2. To avoid sending the same push twice when a send is retried after a timeout, you:
A timeout doesn't tell you whether the send happened. Keying each notification by a dedup id lets the worker recognise and skip a duplicate — the same idempotency pattern as payments.
3. Before dispatching, the notification service must check:
Respecting preferences/opt-outs is both a product and compliance requirement — sending to a channel a user disabled (or after they unsubscribed) is a real failure, independent of system health.
Key takeaways
- Async queue decoupling is non-negotiable for fan-out at scale — the API must respond in <50 ms regardless of recipient count; workers scale independently per channel.

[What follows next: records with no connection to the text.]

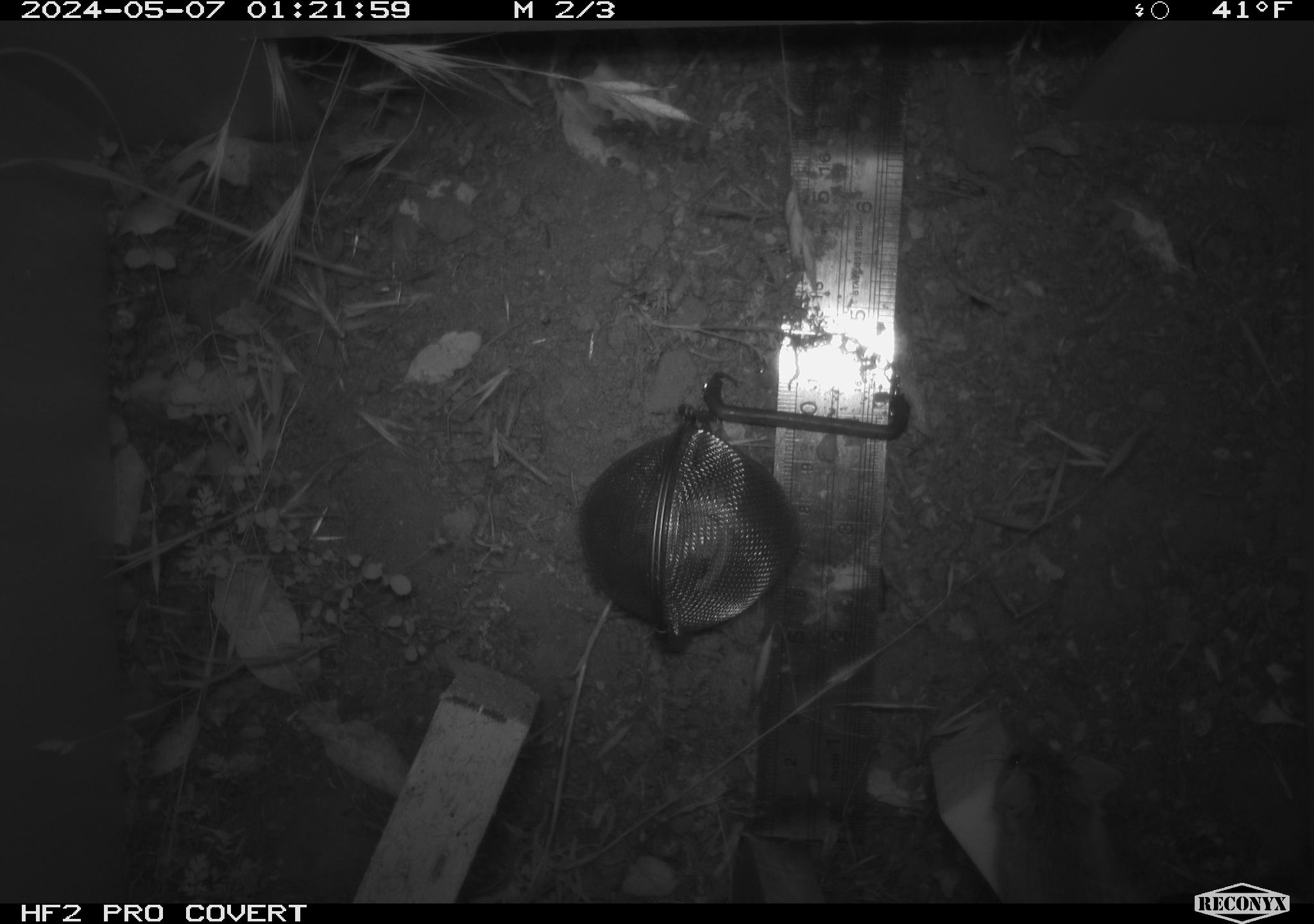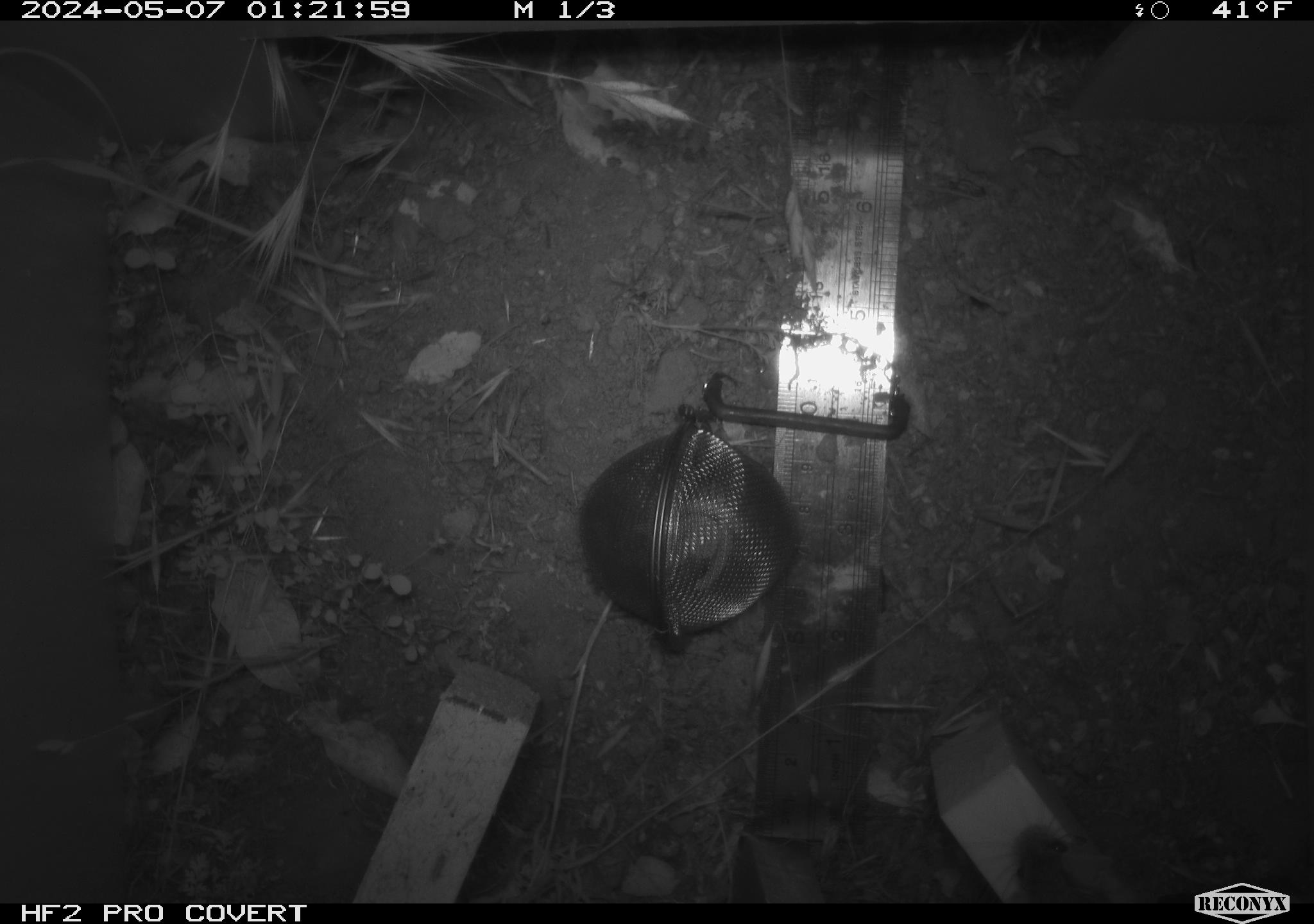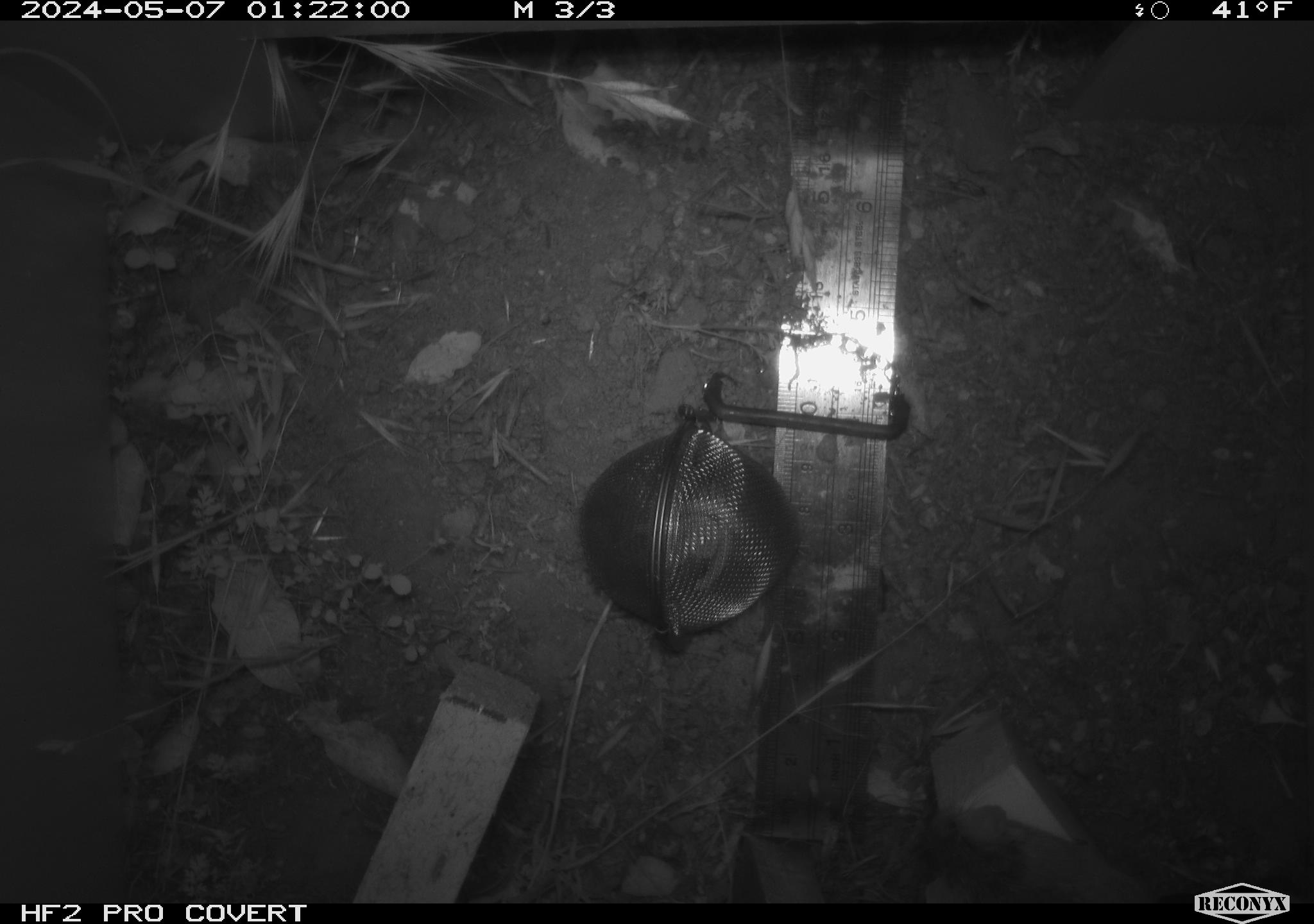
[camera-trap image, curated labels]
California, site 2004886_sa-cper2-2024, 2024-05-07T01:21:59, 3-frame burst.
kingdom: Animalia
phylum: Chordata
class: Mammalia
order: Rodentia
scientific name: Rodentia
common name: rodent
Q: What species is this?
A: Rodent (Rodentia).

- Per-channel provider abstraction insulates the API from provider changes and lets channels fail independently.
- Idempotent send via caller-supplied dedup key is the correct pattern — never rely on server-generated IDs for dedup because retry generates a new ID.
- Enforce preferences at dispatch time, not enqueue time — preference changes after enqueue would otherwise be ignored.
- Per-user rate limits + DLQ complete the pipeline: no user is spammed, and undeliverable messages are preserved for inspection rather than silently dropped.